What needs to be done
Copy the material below without any change, everything from the line containing "Parking of Garage" down to the line containing "The Zoo: Sezon 2", and nothing beyond it.
*** Data excerpts ***
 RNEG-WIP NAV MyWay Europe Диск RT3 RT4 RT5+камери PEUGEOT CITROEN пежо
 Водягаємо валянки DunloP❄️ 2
*** End of Data excerpts ***
*** Data excerpts ***
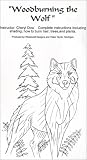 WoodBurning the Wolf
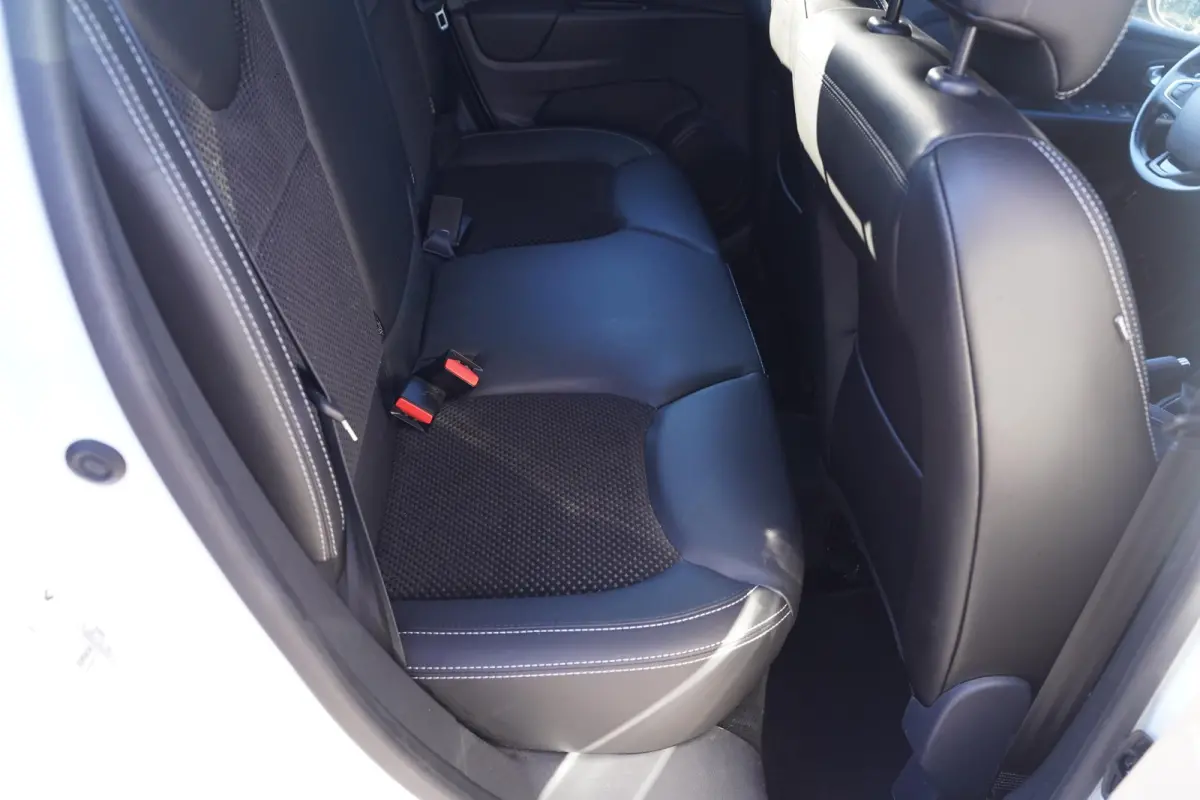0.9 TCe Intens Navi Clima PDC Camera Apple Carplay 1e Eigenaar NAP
*** End of Data excerpts ***
*** Data excerpts ***
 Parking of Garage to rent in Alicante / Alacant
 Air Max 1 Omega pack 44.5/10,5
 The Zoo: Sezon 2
*** End of Data excerpts ***
Exercise result
 Parking of Garage to rent in Alicante / Alacant
 Air Max 1 Omega pack 44.5/10,5
 The Zoo: Sezon 2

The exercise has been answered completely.